What is needed.
Count the lines in the rows below that contain the word "this", treating uppercase and lowercase as different. Reply with the number only.

Data extract.
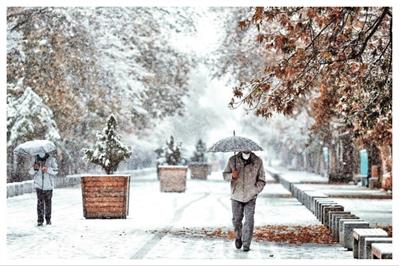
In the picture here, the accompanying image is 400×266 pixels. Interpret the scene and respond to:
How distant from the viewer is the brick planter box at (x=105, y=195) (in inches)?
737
* * *
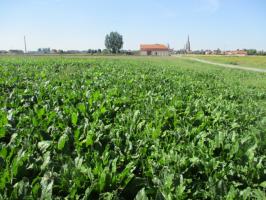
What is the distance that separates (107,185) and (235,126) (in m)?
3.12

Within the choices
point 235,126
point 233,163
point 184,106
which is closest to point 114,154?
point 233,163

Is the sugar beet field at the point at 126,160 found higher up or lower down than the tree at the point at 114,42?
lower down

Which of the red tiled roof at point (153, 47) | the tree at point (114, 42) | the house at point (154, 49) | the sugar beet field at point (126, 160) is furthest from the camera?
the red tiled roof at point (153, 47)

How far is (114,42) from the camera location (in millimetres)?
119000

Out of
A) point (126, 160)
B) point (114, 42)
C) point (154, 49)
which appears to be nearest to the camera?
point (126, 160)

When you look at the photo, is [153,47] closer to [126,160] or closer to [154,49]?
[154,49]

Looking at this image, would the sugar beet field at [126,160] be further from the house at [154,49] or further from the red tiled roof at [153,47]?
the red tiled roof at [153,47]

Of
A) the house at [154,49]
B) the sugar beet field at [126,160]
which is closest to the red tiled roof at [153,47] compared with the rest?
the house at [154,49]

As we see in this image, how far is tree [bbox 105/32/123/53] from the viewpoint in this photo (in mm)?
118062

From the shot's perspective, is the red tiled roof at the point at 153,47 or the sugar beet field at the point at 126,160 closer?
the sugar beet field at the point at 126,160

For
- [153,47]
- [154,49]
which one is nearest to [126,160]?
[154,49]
==
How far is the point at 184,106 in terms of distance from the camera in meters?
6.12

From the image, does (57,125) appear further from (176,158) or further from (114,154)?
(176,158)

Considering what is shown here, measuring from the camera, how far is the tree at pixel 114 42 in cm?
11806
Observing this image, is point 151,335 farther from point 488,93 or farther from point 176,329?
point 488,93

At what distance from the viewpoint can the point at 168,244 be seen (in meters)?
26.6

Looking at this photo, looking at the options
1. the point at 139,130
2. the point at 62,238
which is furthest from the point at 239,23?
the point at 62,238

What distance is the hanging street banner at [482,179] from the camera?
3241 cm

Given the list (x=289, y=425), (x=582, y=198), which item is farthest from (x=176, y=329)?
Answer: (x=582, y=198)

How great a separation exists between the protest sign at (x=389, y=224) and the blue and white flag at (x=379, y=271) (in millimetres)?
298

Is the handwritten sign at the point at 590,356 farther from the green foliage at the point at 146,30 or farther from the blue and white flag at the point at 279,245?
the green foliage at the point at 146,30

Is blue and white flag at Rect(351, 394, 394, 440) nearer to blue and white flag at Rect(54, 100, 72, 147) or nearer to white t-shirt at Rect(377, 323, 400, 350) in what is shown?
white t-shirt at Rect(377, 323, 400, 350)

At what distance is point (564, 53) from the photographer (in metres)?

Solved problem.
4